Every time I sit down to do this, I read the relevant part of the book, and then do some of the exercises (the odd-numbered ones, so I can check my answers in the back). I've run into a few that I can't solve (due, I think, to lacking some technique or other). I expect to post them to Google Answers at some point to get some hints.

4 comments:

Anonymous said...

Or post them here. I bet your readers have a lot of mathematical knowledge. I review some of mine periodically, Robin just reviewed a huge amount of his a couple of years ago, and I think Sally uses statistics professionally. And many of us like solving puzzles.

Tam said...

Good idea. I only hesitate to clog up the blog with math stuff. But I will consider it when I get back home and find the problem(s) I got stuck on.

Anonymous said...

I think we'd have fun with these problems, if only to luxuriate in the feeling that these problems are not ours. How could you deny us that?

You can post the problems in a hidden manner, can't you, so that interested parties can click to read the whole thing and disinterested readers can skip them; this would minimize the "taking over my blog page like kudzu" problem. (Or is it a bandwidth concern? I'm not up on this stuff.)

And in addition to exploiting Debbie's math-test-grader knowledge and Robin's recent review, this would give Robert a chance to put several years of teaching experience and economics PhD-level math to good use.

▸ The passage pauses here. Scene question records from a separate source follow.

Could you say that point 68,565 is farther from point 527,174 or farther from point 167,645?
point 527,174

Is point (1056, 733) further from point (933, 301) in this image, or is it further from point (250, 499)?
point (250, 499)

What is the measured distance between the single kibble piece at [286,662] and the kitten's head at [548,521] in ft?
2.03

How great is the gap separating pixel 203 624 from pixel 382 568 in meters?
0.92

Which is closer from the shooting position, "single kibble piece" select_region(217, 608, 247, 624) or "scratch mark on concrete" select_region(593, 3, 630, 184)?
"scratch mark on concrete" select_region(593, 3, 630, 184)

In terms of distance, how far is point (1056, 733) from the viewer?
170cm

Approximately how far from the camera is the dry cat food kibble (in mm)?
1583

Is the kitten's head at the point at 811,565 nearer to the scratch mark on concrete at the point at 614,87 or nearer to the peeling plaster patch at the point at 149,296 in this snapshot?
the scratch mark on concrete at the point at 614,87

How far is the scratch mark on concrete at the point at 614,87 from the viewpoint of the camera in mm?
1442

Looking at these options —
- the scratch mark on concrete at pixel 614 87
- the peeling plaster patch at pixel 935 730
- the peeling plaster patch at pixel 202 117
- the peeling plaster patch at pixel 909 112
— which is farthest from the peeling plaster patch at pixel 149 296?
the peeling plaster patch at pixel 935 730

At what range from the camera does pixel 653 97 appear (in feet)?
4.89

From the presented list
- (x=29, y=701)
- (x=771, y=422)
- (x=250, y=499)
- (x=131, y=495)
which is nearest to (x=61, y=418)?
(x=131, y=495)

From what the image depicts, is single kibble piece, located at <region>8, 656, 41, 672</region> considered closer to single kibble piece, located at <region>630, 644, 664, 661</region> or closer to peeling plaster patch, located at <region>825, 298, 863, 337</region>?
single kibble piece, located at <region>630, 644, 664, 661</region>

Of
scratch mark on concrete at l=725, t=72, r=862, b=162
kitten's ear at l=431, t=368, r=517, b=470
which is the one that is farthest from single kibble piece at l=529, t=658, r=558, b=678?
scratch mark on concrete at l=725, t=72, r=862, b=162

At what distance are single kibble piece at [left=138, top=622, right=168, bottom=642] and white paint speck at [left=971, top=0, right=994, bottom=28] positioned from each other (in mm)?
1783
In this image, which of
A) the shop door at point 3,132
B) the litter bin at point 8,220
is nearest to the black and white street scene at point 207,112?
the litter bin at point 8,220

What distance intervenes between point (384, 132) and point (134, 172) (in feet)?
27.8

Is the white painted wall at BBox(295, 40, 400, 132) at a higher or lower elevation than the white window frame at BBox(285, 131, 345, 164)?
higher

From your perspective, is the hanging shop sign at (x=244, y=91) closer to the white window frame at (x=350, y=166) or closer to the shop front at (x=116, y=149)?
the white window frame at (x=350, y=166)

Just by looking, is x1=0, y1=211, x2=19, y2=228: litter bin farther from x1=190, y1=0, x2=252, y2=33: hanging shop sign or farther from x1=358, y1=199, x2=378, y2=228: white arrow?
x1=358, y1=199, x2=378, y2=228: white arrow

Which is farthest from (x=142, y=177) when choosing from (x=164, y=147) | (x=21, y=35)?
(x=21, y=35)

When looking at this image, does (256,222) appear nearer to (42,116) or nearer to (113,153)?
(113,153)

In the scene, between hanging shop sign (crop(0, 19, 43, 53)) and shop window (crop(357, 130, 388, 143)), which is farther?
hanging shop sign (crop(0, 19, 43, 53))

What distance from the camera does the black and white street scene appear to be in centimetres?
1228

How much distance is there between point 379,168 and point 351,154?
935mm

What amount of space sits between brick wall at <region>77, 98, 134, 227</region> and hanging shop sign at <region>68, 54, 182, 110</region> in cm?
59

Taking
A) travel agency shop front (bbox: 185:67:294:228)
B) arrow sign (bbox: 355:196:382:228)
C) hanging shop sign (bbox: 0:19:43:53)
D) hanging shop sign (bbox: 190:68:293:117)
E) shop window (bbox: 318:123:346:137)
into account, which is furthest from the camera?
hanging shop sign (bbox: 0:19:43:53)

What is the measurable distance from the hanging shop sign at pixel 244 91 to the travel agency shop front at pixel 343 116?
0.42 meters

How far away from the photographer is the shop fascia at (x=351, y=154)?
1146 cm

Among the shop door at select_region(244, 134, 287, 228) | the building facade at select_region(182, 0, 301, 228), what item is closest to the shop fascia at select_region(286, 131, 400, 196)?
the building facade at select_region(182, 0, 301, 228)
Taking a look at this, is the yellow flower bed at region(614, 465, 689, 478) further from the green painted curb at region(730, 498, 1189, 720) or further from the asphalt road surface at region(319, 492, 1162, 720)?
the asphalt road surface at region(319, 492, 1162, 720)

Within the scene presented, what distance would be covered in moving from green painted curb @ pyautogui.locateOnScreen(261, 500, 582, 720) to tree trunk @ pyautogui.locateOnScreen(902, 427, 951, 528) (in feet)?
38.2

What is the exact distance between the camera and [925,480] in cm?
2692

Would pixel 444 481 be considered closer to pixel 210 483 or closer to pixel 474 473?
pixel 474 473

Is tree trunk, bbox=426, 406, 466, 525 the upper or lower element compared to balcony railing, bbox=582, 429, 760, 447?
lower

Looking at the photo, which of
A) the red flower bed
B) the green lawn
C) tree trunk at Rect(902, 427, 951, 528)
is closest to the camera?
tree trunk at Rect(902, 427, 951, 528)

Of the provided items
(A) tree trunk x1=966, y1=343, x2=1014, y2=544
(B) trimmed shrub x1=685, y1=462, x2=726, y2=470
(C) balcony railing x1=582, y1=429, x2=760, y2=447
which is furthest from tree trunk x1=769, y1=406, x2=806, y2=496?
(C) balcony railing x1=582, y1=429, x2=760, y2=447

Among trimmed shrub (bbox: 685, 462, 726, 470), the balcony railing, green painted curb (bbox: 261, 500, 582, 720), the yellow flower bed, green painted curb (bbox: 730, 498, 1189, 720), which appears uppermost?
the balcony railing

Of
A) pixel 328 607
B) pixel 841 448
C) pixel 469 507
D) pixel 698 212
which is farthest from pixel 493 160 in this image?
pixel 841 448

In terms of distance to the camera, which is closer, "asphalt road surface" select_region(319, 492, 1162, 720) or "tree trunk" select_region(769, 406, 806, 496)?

Of course I will be happy to supply my own radical (no pun intended) methods to approaching these problems, as I do when computing basic descriptive statistics "My Way." [Note to everyone but Tam: Long story.]

I could really use a brush up on this stuff too, but haven't had the pressing reason to motivate me to step away from the Yahoo Games site and pick up a calc book.

Tam said...

I have often seen other blogs post a link where if you click it, it then shows the rest of the post, but I don't know how to do it myself.

But then it's not like I have 10 problems a day that stump me, either. A calculus problem would probably only take up about 3 lines and then the rest could go in the comments, where nobody would be subjected to it, so... yeah!